The migration authority did not say how many Colombian citizens have returned from Venezuela, but earlier estimates indicated this could be twice as many as Venezuelan migrants.
It is also uncertain how many Venezuelans crossed the country’s 2,200 kilometer border illegally.
On a daily basis, some 36,000 Venezuelans have crossed the border, primarily to do food shopping or seek medical help as the neighboring country’s food supply and healthcare system has collapsed.
On average, 34,000 of these people returned home the same day.
To facilitate Venezuelans crossing the border in search of food and medicine, the Colombian government has issues more than half a million border passes that allow Venezuelan citizens to cross the border and purchase basic necessities on the Colombian side of the border.
As government we can not be indifferent to the reality the Venezuelan people face and even less close the door to a sister nation.
Migration chief Christian Kruger
The mass migration of Venezuelans to Colombia has caused friction in the country’s cities as employers have been taking advantage of the crisis by illegally giving jobs to Venezuelan citizens, often paying them less than the country’s $250/month minimum wage.
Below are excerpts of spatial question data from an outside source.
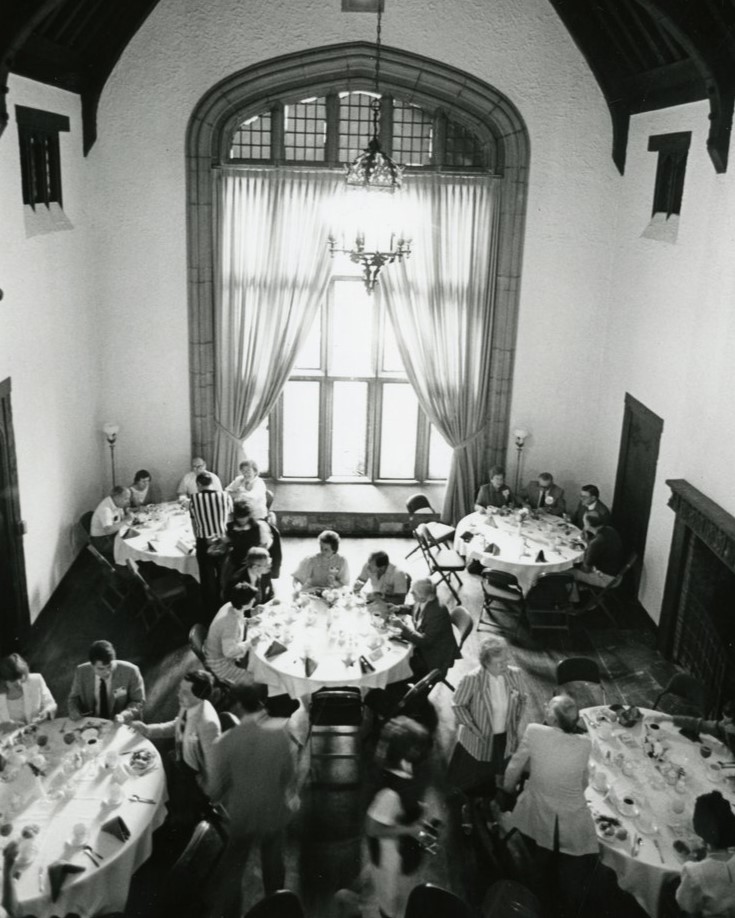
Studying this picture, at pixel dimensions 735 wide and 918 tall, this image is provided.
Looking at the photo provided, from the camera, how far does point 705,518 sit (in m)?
7.54

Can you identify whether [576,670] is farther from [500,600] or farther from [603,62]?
[603,62]

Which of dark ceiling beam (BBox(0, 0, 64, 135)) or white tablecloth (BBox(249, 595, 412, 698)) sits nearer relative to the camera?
dark ceiling beam (BBox(0, 0, 64, 135))

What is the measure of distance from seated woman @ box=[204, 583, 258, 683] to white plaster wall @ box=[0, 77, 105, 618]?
2653 mm

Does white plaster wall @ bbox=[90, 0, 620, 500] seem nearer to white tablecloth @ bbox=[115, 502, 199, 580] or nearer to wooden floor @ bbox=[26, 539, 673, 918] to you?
white tablecloth @ bbox=[115, 502, 199, 580]

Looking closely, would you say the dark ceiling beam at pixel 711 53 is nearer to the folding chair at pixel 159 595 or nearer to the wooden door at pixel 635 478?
the wooden door at pixel 635 478

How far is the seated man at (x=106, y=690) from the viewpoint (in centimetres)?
591

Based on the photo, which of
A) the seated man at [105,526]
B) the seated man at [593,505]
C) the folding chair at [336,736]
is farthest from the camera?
the seated man at [593,505]

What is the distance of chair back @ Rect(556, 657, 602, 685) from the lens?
677 centimetres

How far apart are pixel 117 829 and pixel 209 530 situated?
163 inches

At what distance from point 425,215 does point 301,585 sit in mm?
4881

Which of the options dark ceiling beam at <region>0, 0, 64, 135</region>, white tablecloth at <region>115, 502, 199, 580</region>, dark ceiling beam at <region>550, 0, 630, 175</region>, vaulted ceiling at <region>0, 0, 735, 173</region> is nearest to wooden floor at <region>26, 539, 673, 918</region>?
white tablecloth at <region>115, 502, 199, 580</region>

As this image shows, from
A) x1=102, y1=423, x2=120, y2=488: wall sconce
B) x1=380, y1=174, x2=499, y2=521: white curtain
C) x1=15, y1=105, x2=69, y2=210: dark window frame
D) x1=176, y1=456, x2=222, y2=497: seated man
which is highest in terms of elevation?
x1=15, y1=105, x2=69, y2=210: dark window frame

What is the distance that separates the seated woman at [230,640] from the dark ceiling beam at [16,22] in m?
4.29

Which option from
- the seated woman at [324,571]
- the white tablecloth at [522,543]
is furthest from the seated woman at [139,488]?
the white tablecloth at [522,543]
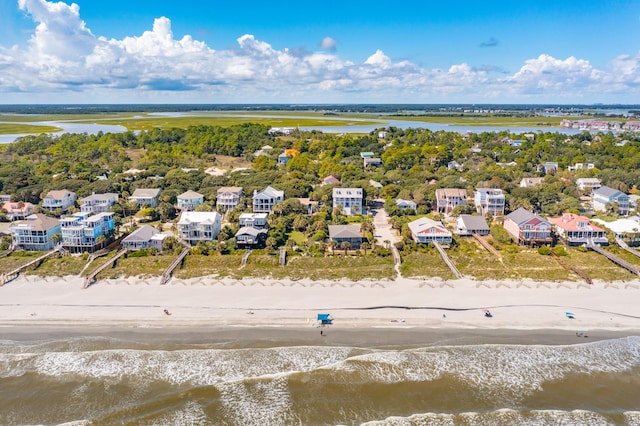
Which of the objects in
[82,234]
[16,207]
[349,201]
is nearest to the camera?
[82,234]

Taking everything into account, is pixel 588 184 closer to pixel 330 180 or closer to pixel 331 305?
pixel 330 180

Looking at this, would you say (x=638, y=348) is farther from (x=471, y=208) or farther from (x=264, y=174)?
(x=264, y=174)

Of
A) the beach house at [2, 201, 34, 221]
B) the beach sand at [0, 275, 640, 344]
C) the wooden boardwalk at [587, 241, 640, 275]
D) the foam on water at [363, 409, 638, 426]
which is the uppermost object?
the beach house at [2, 201, 34, 221]

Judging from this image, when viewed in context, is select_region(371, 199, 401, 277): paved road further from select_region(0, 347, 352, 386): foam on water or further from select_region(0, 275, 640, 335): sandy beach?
select_region(0, 347, 352, 386): foam on water

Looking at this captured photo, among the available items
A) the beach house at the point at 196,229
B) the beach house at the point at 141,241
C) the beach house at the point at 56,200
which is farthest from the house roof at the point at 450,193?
the beach house at the point at 56,200

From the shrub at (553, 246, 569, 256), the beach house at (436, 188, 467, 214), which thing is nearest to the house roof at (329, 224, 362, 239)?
the beach house at (436, 188, 467, 214)

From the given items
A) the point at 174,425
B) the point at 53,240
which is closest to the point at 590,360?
the point at 174,425

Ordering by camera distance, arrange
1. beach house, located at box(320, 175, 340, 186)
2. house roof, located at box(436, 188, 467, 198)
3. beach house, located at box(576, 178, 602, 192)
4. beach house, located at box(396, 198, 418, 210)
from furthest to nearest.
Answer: beach house, located at box(320, 175, 340, 186) → beach house, located at box(576, 178, 602, 192) → beach house, located at box(396, 198, 418, 210) → house roof, located at box(436, 188, 467, 198)

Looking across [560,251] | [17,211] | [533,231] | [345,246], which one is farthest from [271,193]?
[560,251]
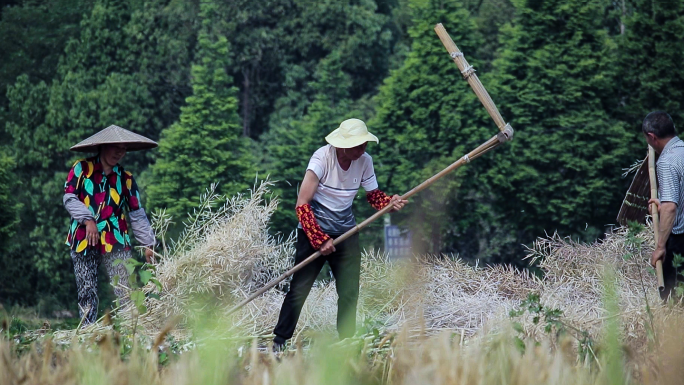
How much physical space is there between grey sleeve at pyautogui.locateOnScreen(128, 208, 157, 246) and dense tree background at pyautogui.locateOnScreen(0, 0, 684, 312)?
6.42 meters

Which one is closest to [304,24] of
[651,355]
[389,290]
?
[389,290]

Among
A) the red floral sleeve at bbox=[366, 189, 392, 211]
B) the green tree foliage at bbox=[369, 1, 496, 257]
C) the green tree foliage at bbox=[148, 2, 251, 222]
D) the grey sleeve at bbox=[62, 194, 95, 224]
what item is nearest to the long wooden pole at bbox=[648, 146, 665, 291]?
the red floral sleeve at bbox=[366, 189, 392, 211]

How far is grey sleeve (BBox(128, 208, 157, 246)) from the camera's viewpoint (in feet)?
20.7

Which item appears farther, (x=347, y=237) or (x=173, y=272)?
(x=173, y=272)

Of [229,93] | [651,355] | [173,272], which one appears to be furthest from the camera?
[229,93]

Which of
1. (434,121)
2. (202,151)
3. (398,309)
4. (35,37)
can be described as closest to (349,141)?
(398,309)

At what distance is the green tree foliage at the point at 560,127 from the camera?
558 inches

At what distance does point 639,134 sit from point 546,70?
1.70 m

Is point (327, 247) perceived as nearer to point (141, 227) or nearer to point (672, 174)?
point (141, 227)

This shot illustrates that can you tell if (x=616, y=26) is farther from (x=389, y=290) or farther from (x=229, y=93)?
(x=389, y=290)

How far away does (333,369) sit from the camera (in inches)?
107

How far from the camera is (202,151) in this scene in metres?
15.3

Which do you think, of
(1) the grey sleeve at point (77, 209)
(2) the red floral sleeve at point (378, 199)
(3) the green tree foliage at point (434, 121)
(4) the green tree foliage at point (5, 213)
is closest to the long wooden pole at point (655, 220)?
(2) the red floral sleeve at point (378, 199)

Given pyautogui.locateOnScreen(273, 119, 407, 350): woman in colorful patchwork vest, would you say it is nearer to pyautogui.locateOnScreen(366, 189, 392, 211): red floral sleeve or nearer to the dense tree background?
pyautogui.locateOnScreen(366, 189, 392, 211): red floral sleeve
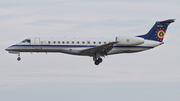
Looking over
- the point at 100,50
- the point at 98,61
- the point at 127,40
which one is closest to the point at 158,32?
the point at 127,40

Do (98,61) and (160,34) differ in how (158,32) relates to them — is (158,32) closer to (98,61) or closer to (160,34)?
(160,34)

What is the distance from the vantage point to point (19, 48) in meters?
36.5

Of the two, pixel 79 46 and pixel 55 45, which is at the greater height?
pixel 55 45

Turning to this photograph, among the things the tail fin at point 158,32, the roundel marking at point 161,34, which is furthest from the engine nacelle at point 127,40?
the roundel marking at point 161,34

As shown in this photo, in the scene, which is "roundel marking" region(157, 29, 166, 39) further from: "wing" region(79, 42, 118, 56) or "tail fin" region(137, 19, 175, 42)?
"wing" region(79, 42, 118, 56)

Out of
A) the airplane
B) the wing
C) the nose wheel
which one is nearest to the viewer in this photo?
the wing

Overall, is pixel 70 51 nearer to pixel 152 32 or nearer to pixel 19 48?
pixel 19 48

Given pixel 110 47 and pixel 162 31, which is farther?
pixel 162 31

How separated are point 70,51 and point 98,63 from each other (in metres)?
3.47

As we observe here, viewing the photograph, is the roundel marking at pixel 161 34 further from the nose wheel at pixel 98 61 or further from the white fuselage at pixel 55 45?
the nose wheel at pixel 98 61

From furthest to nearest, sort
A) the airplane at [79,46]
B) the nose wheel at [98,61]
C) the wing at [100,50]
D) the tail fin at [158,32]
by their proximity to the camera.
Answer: the tail fin at [158,32] → the nose wheel at [98,61] → the airplane at [79,46] → the wing at [100,50]

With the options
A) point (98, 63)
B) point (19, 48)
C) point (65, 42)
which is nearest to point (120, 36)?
point (98, 63)

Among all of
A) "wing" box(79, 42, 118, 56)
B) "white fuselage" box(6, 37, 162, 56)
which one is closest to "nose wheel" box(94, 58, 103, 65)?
"wing" box(79, 42, 118, 56)

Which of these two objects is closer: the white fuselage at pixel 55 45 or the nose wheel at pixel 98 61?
the white fuselage at pixel 55 45
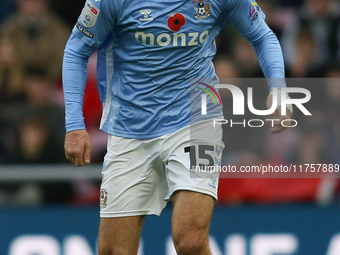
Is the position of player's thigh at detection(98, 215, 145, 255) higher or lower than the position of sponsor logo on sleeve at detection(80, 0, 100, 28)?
lower

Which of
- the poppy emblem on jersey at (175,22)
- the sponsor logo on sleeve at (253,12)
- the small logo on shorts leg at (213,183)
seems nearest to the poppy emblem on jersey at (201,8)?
the poppy emblem on jersey at (175,22)

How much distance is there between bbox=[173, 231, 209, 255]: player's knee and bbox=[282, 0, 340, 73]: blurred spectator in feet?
12.7

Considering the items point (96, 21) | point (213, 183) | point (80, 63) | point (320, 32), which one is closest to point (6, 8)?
point (320, 32)

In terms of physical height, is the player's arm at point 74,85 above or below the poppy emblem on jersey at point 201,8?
below

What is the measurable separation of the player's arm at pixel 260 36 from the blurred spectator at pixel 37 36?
336 cm

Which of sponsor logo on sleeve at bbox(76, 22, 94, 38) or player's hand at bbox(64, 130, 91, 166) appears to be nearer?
player's hand at bbox(64, 130, 91, 166)

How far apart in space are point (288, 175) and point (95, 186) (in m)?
1.97

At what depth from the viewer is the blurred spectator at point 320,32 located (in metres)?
7.18

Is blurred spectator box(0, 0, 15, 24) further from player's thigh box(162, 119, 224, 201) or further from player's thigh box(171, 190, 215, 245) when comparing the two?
player's thigh box(171, 190, 215, 245)

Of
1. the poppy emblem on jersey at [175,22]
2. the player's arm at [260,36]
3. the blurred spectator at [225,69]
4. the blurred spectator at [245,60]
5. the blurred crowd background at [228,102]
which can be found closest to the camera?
the poppy emblem on jersey at [175,22]

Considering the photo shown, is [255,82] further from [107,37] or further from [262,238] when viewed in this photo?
[107,37]

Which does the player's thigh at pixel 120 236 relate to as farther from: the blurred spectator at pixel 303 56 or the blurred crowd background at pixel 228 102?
the blurred spectator at pixel 303 56

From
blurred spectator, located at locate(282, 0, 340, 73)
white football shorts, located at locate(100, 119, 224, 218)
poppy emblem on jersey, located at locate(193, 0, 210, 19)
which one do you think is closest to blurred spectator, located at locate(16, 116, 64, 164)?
white football shorts, located at locate(100, 119, 224, 218)

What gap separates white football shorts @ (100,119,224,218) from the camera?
12.8 feet
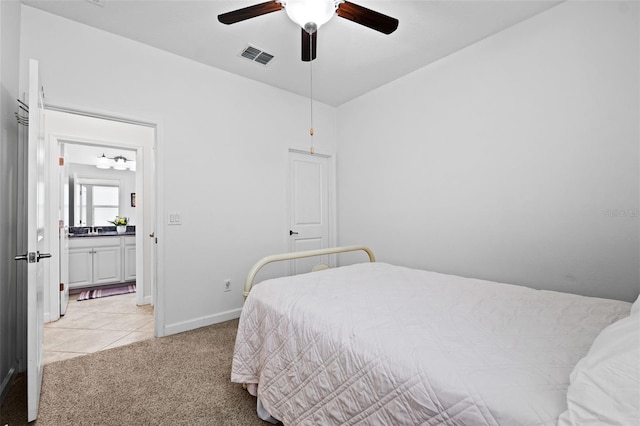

This has put further pressure on the domestic labor force. Millions of Colombians are without a job or are active in the informal job market now flooded with hundreds of thousands of Venezuelan migrants and Colombians fleeing the neighboring country.
Thousands of Venezuelan women have been forced into Colombia’s almost entirely informal sex industry in order to survive or send money to their families.
Migration chief Christian Kruger asked for tolerance and reminder the country that Venezuela over the past decades allowed the migration of millions of Colombians seeking jobs in the neighboring country’s oil industry and hundreds of thousands of war refugees.
We must remember that decades ago it was us, Colombians, who traveled to look for opportunities in the neighboring country.